Let $\lambda_1,...,\lambda_n$ be a set of distinct eigenvalues for a linear operator $T:V \to V$. Define $$\Lambda_{\lambda_i}=\{v \in V | (\lambda_i I-T)^{n_i}(v)=0 \text{ for some } n_i\in \mathbb N\}$$ I am trying to prove that the subspaces $\Lambda_{\lambda_1},\Lambda_{\lambda_2},...,\Lambda_{\lambda_n}$ are linearly independent. My approach is to use induction on $n$.
For the base case $n=1$ the result is trivial since $\forall v\in\Lambda_{\lambda_1}$ if $v=0$ then $v=0$.

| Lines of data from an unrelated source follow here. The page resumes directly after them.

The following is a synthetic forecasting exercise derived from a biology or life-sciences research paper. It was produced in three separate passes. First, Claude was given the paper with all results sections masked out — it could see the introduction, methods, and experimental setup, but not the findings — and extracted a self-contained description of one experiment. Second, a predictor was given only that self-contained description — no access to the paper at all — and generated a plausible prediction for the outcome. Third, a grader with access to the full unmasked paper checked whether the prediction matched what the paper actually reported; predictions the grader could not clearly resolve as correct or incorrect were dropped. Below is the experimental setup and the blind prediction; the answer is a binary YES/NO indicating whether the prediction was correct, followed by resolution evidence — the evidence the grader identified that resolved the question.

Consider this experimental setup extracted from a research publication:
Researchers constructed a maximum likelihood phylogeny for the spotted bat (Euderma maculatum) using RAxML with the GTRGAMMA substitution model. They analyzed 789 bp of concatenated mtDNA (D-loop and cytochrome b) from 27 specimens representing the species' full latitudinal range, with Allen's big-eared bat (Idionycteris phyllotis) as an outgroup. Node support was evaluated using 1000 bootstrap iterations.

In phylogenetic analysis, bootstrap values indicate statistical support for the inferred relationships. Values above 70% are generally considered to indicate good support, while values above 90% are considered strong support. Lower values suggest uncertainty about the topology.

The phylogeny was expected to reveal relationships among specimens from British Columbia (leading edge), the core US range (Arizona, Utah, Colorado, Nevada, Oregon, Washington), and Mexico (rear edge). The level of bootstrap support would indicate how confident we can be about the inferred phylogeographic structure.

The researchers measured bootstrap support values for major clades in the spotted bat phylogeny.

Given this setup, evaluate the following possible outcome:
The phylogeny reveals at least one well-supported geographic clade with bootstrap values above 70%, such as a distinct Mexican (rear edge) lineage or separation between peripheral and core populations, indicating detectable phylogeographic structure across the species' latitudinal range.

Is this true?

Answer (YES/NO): YES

Now assume that $\Lambda_{\lambda_1},...,\Lambda_{\lambda_{r}}$ are linearly independent for some $r<n$ (Induction hypothesis). Suppose that $$v_1+ \dot{} \dot{} \dot{}+v_r+v_{r+1}=0$$ where each $v_i \in \Lambda_{\lambda_i}$ for $i=1,...,r+1.$ We can apply $(\lambda_{r+1}I-T)^{n_{r+1}}$ to both sides of the equation to get that $$(\lambda_{r+1}I-T)^{n_{r+1}}(v_1+ \dot{} \dot{} \dot{}+v_r)+(\lambda_{r+1}I-T)^{n_{r+1}}(v_{r+1})=0$$ and since $v_{r+1}\in \Lambda_{\lambda_{r+1}}$ we get that $$(\lambda_{r+1}I-T)^{n_{r+1}}(v_1+ \dot{} \dot{} \dot{}+v_r)=0$$ Now, in order to use my induction hypothesis I need to show that $v_1+ \dot{} \dot{} \dot{}+v_r=0$ and this is where I get stuck. Why must it be true at this point that $v_1+ \dot{} \dot{} \dot{}+v_r=0$?